W rzeczywistości „The Reds” czekają na zwycięstwo z Mewami już od trzech spotkań w Premier League (jedna porażka, dwa remisy).

Dla porównania, Brighton nie wygrało ani jednego domowego meczu z LFC w ośmiu meczach w najwyższej klasie rozgrywkowej (cztery remisy, cztery porażki). Trzy z ostatnich czterech wyjazdów na południe kraju okazały się zwycięskie dla drużyny z Merseyside.

Brighton – Liverpool Tip

Na papierze aktualni wiceliderzy Premier League stoją w sobotę w porze lunchu przed zadaniem, które trzeba wygrać. Ich przeciwnikami są słabnący Seagulls, którzy przegrali cztery mecze z rzędu w lidze i wygrali tylko jedno z ostatnich ośmiu spotkań ligowych. Jednak przynajmniej bilans meczów z LFC daje nadzieję przeciwnikom, ponieważ żaden z trzech ostatnich bezpośrednich pojedynków w lidze nie został przegrany.

Jest to jeden z powodów, dla których kursy na zwycięstwo Brighton i Liverpoolu na wyjeździe nie są tak wysokie, jak można by się spodziewać. Jednak sugerowanie, że drużyna Kloppa zaczyna tracić formę po zeszłotygodniowej porażce 1:0 z Interem Mediolan i zakończeniu 12-meczowej passy zwycięstw, byłoby w naszych oczach kompletną arogancją. Zespół wciąż jest pełen wiary w siebie i nie pozwoli sobie na przegraną w wyścigu o tytuł.

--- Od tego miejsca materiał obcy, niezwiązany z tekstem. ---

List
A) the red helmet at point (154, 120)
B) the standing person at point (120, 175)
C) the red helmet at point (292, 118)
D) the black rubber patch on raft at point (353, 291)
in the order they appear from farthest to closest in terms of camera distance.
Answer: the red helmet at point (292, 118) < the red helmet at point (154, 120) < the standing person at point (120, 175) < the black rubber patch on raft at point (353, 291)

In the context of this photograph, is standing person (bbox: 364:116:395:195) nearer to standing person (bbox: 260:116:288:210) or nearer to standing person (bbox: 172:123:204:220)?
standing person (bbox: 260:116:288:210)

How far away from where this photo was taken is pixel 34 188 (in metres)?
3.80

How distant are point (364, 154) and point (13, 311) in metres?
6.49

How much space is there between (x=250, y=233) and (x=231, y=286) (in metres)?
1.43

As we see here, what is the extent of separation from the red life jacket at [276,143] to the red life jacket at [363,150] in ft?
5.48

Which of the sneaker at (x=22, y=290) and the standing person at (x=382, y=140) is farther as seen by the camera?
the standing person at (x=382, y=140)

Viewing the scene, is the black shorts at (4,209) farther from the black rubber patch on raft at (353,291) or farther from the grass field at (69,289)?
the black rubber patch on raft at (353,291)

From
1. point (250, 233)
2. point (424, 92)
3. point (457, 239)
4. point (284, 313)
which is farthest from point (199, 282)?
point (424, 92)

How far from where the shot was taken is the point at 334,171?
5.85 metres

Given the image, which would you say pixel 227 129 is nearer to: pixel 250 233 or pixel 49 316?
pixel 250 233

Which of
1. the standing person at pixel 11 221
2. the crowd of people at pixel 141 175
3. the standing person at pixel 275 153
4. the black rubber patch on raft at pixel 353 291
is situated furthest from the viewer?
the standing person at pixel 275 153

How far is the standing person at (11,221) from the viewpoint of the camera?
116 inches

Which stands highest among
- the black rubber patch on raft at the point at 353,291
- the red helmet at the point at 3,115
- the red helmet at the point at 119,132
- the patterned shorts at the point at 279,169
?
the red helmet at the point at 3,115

W związku z tym stawiamy na wyjazdowe zwycięstwo Brighton i Liverpoolu. Łączymy to jednak z dodatkiem, że w trakcie meczu mogą zostać strzelone maksymalnie trzy bramki. Z jednej strony dlatego, że gospodarze nie zdobyli bramki w trzech z ostatnich czterech meczów w PL, a drużyna Kloppa grała do zera w czterech z ostatnich pięciu spotkań ligowych. Z drugiej strony, biorąc pod uwagę fakt, że w dzisiejszych czasach dla LFC to cios za ciosem, a w przypadku objęcia prowadzenia jest bardziej prawdopodobne, że przejdą pod zarząd komisaryczny.

Za nasz zakład łączony na zwycięstwo Liverpoolu, w tym poniżej 3,5 gola, otrzymujemy w Bet365 ekscytującą stawkę 2,50, którą należy zagrać za średnią stawkę. Można też postawić na kolejne zwycięstwo gości do zera. Tutaj kurs 2.70 jest oferowany jako kurs maksymalny w Unibet.